旅日記・観劇日記・美術館めぐり・日々の想いなどを綴るブログでしたが、最近の投稿は長引くコロナ騒動からの気づきが中心です。

モタメディ遥子『シルクロードの十字路』(3)

2021年02月14日 09時10分02秒 | 本あれこれ
モタメディ遥子『シルクロードの十字路で』(2)
https://blog.goo.ne.jp/ahanben1339/e/cce5671b42275832aa89bd4bca54daac


「-想像をかきたてるアイヌハイムの遺跡-

 砦は一定の間隔で稜堡(りょうほ)があり、二重の濠に囲まれている。高さ12メートルほど。

 オリエント風神殿は方形の建物で一辺が19メートルほど、純ギリシア風の回廊式でなく、入り口はひとつ。
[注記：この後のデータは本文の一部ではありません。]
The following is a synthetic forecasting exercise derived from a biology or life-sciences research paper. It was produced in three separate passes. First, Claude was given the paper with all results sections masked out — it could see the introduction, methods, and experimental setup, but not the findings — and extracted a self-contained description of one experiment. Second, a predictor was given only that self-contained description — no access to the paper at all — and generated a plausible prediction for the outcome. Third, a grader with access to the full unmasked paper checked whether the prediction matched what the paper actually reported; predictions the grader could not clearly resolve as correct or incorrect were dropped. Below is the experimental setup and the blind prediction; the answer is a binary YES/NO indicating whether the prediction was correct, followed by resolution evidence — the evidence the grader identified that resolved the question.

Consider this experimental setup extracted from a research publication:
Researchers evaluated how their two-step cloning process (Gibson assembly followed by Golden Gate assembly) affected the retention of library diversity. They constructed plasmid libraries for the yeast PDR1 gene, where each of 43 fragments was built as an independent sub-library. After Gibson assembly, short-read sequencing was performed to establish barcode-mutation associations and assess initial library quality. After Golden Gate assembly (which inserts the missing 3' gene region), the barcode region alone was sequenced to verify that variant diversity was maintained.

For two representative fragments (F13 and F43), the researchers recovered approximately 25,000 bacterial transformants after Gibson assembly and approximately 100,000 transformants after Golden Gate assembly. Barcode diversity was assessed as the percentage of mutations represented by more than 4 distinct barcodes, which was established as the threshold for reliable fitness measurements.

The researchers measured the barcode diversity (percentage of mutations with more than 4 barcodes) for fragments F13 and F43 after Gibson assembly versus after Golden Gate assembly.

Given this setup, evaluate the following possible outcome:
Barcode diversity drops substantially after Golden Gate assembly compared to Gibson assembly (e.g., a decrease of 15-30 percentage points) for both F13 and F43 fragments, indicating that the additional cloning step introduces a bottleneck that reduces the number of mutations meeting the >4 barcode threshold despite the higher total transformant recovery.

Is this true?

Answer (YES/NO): NO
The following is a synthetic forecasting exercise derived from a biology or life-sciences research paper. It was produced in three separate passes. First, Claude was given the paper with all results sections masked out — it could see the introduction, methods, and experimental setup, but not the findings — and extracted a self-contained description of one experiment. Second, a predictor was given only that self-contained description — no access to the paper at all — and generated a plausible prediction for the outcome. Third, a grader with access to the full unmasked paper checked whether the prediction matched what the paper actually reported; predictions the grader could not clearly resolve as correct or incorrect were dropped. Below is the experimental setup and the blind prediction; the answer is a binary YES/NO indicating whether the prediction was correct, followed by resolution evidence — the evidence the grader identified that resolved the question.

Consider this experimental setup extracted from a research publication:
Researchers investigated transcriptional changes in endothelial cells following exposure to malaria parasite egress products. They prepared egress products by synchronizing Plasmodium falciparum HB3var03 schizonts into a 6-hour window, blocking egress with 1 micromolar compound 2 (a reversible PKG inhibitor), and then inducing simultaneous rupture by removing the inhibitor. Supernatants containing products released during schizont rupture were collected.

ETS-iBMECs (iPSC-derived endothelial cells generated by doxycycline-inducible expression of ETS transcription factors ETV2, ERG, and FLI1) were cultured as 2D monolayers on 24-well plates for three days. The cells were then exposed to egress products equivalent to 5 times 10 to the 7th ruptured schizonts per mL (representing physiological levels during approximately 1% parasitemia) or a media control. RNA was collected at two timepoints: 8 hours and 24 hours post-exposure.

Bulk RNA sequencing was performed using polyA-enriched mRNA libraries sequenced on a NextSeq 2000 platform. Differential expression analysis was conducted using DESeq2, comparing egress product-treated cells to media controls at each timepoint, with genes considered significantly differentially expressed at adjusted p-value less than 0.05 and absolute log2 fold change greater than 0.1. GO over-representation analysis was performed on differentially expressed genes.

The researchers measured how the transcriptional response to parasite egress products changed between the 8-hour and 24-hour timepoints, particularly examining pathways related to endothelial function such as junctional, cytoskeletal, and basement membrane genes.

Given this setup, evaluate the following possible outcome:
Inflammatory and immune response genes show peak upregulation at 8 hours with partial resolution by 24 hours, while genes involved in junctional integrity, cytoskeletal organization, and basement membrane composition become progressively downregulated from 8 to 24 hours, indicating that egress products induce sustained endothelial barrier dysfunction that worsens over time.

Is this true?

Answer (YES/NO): NO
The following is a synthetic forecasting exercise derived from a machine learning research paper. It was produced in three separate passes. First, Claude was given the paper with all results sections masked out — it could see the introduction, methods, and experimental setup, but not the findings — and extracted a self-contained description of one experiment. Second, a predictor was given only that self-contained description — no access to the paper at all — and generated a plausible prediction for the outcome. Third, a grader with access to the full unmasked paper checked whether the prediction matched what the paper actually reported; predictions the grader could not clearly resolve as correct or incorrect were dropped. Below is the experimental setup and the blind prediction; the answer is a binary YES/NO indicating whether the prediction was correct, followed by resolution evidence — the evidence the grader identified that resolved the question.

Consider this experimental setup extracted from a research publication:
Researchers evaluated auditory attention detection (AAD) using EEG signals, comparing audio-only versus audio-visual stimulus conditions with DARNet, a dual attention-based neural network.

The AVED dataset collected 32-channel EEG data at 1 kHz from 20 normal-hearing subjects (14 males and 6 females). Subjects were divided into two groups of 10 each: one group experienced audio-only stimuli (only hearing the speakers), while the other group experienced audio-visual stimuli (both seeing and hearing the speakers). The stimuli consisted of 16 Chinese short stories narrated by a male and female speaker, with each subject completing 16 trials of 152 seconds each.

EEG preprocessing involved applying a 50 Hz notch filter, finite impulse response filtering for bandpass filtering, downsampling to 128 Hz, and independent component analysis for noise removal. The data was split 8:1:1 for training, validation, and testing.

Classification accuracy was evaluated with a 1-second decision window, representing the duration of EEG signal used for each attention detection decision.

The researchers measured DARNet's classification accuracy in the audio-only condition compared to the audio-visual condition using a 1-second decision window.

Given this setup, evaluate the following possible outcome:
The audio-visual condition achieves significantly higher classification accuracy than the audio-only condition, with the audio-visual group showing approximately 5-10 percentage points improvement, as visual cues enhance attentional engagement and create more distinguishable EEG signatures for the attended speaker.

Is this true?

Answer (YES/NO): NO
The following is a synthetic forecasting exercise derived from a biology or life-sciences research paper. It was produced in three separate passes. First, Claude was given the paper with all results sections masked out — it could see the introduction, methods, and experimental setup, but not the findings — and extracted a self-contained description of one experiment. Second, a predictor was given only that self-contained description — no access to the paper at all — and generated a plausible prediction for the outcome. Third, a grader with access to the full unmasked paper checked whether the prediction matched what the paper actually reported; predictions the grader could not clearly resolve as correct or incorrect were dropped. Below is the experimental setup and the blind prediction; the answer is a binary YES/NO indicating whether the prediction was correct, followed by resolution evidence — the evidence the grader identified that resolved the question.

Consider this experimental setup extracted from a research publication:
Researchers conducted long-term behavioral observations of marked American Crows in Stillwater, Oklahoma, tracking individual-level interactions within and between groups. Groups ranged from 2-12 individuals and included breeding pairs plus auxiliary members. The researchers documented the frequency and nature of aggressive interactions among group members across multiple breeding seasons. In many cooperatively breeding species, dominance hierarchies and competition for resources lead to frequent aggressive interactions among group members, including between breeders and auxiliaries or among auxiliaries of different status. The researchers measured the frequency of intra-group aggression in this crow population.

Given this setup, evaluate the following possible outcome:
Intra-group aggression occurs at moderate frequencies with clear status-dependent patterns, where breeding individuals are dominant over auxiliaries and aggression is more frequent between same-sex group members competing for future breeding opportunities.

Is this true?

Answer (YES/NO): NO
前室を通ると、拝殿は前室より小さく、両側に側室があり、側室は拝殿のみにつながり、他に出口がない。
 
 三段の基台の上に建てられており、神殿の正面を除く三方の外壁には龕(がん)のような拱座(きょうざ)が4つずつ設けられていて、アケメネス朝やパルチア朝時代のドゥーラ=エウロポスに見られる神殿に似ているといわれる。
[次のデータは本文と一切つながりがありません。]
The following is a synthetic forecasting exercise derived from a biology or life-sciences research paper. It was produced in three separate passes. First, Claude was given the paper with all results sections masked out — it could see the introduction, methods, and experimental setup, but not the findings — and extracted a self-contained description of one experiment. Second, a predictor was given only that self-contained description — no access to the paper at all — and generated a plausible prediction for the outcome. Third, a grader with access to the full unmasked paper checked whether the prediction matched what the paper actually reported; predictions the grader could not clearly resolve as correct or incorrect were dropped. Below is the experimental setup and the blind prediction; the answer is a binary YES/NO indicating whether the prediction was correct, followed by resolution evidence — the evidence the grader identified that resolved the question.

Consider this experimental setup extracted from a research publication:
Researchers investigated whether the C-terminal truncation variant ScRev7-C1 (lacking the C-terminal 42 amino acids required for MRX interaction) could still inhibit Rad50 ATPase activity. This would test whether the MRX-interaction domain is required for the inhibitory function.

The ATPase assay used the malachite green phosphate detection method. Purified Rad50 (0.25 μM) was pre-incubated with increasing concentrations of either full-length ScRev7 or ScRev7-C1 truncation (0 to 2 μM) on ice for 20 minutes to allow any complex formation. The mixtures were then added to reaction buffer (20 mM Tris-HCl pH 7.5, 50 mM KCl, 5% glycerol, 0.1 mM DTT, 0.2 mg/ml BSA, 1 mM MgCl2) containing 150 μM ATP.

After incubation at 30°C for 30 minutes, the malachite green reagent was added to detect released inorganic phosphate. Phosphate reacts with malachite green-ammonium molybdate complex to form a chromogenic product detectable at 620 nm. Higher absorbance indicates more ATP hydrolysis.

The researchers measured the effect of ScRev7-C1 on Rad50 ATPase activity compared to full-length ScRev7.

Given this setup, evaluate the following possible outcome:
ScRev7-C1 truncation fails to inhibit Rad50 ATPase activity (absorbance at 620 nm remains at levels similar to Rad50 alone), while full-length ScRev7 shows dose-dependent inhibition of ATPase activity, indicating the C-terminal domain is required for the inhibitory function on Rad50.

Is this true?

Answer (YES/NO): NO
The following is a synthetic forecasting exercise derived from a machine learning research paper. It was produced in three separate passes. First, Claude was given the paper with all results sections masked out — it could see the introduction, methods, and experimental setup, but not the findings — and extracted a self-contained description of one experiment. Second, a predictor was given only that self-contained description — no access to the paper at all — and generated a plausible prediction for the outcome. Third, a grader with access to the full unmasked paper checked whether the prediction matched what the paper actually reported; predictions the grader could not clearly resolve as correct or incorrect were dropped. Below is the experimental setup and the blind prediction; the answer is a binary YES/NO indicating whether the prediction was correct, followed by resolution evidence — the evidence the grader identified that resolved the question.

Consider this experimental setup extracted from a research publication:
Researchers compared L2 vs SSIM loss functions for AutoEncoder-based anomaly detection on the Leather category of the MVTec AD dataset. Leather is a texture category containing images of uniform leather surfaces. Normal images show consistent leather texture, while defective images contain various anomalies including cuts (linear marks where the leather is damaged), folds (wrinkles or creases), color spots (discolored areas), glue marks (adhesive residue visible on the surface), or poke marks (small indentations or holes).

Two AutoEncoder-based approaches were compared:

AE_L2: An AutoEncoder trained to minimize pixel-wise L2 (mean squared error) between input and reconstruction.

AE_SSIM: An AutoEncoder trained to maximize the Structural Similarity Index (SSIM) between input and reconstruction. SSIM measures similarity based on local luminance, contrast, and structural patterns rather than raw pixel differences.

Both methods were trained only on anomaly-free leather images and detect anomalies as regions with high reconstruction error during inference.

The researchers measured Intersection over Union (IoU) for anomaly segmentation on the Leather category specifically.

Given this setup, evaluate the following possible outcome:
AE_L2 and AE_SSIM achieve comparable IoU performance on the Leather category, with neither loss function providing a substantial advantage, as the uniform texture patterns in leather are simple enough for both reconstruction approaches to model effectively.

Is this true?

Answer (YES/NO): NO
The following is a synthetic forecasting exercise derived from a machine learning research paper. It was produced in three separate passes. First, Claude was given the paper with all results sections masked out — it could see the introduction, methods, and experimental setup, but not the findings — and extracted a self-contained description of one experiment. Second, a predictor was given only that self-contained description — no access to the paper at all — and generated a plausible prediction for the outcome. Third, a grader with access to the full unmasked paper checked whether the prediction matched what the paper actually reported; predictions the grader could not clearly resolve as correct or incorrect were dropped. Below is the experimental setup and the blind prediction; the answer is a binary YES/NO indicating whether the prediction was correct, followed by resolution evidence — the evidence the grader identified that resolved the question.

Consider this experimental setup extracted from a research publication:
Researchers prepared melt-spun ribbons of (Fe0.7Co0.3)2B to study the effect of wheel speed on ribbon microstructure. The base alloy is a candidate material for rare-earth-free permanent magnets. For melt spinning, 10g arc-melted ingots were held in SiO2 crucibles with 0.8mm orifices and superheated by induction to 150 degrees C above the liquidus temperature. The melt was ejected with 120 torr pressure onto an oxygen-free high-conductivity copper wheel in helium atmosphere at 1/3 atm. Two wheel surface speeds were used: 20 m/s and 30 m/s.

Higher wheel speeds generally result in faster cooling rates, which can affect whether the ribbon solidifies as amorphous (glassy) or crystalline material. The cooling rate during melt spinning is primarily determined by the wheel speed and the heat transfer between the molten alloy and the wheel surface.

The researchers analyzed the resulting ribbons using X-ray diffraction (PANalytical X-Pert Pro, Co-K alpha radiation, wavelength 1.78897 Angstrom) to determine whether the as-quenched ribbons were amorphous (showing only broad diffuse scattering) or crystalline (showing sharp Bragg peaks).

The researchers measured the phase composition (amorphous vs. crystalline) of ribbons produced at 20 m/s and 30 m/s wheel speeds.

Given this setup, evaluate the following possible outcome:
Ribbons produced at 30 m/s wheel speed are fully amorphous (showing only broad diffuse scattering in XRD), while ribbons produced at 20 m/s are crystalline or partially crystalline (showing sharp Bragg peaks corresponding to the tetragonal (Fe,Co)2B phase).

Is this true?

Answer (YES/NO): NO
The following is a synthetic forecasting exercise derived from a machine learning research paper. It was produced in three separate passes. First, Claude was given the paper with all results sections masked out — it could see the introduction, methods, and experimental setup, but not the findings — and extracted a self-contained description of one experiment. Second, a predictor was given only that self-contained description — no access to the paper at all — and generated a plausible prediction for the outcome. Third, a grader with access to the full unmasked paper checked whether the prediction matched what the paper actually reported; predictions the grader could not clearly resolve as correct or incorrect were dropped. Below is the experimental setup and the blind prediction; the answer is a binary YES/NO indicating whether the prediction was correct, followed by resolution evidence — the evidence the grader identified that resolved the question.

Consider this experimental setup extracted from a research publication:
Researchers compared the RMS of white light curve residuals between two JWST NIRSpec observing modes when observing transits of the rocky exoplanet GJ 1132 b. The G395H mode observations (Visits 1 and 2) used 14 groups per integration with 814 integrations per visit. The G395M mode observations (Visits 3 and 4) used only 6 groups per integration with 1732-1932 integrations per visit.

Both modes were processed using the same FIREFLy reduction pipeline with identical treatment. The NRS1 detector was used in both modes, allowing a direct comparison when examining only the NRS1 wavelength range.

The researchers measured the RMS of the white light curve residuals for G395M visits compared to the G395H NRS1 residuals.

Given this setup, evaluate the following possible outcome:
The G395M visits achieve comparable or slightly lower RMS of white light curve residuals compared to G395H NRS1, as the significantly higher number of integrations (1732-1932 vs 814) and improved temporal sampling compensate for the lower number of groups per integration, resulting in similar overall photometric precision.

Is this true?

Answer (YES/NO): NO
 直径25センチの銀台金メッキの金属製品が出土、太陽神がライオンの引く馬に乗り、その前方の祭壇で、僧侶が香を焚き、アポロ・星・三日月などが空に表されたキベーレ神話の装飾が描かれている。用途は、円盤の下方にもとあった台の把手の部分につながるようにデザインされていることから、礼拝の折の祭器の一つか、また、神殿の装飾に使われたものと考えられている。
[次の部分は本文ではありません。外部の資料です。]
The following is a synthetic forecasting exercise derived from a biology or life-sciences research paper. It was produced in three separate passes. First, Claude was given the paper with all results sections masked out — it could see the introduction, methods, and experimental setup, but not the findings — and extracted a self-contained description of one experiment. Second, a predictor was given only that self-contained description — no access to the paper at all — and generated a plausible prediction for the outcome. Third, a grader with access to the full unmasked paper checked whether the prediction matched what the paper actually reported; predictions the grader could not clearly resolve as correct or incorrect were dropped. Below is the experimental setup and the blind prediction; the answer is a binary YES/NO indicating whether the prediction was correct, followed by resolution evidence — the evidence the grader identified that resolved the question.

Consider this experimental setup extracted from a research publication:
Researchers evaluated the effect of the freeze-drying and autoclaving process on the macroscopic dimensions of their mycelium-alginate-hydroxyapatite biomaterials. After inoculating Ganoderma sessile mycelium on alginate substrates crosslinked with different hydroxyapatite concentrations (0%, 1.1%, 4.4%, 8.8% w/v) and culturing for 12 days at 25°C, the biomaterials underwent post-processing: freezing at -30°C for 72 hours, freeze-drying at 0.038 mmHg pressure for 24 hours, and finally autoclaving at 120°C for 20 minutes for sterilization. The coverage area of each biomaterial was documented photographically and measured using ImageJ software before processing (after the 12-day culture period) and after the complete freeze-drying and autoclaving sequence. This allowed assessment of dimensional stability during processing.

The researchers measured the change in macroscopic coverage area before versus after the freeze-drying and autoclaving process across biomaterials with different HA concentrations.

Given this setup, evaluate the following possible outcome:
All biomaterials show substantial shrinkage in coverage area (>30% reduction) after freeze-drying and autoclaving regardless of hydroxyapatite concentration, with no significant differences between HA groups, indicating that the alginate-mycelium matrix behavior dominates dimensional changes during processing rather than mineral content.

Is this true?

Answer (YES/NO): NO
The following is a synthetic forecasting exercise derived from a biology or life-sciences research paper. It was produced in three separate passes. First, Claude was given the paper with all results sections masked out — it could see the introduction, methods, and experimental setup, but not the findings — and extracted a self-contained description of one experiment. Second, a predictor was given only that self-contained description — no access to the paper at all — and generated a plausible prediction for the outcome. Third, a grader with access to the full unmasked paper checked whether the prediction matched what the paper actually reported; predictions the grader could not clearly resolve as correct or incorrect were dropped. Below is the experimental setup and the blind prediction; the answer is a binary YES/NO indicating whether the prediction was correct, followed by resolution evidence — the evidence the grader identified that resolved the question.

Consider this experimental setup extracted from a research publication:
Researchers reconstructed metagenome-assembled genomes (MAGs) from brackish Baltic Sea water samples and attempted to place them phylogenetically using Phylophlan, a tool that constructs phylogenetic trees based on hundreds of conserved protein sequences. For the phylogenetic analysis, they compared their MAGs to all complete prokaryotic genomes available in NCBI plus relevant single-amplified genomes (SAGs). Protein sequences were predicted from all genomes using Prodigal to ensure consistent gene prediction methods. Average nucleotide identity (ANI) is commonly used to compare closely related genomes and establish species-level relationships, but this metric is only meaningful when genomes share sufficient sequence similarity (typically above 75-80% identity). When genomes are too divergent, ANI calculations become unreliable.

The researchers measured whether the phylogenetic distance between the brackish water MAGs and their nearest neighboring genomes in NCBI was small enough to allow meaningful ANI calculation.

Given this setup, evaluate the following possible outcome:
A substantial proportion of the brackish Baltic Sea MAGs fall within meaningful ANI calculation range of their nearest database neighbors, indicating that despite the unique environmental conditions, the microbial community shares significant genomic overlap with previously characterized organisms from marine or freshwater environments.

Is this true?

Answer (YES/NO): NO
 キベーレ神話の装飾は、ライオンや太陽神など写実的に表されているが、全体的に様式化が目立つ。髪型や服装はギリシア風のものが多いが、中にはオリエント風の僧衣のも見られ、シリア北方のスタイルに近い。キベーレ神話そのものが、小アジアで発祥したと考えられているので、この円盤の発見によって、西暦紀元前3世紀頃のシリア・メソポタミアにあったギリシア植民地と、東方の管区に交易が存在していた可能性が考えられるようになった。」